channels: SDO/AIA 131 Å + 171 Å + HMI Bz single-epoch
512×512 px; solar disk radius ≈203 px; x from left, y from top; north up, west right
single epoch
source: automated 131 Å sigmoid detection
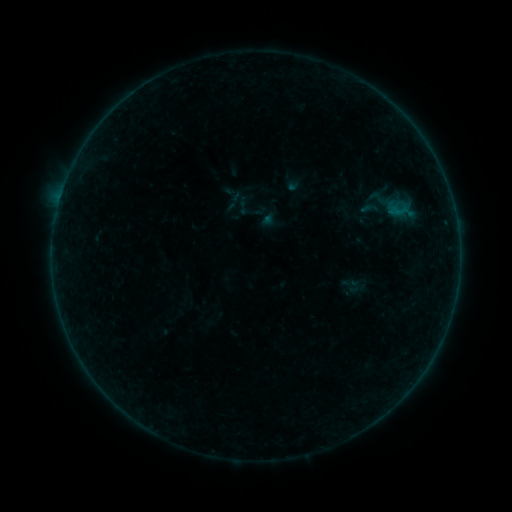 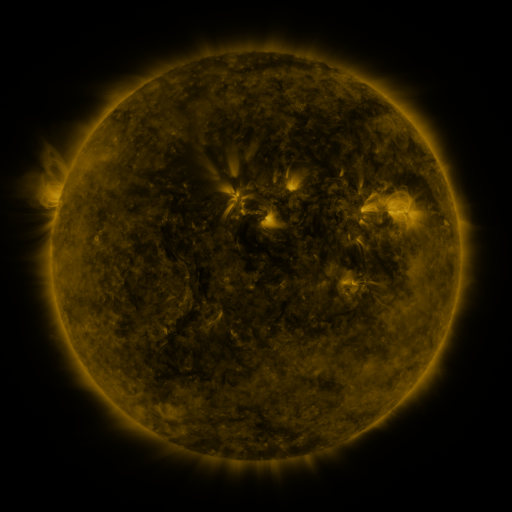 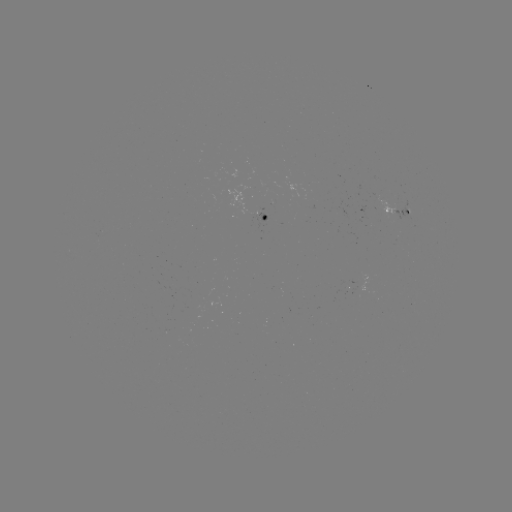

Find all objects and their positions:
sigmoid: (377, 197)
sigmoid: (370, 208)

○ ○ ○ ○

**Problem statement**
Express the rows above as a JSON list of strings, with one string for each line and no blank lines, and omit the pictures.

**Output below**
[
  "channels: SDO/AIA 131 Å + 171 Å + HMI Bz single-epoch",
  "512×512 px; solar disk radius ≈203 px; x from left, y from top; north up, west right",
  "single epoch",
  "source: automated 131 Å sigmoid detection",
  "Find all objects and their positions:",
  "sigmoid: (377, 197)",
  "sigmoid: (370, 208)"
]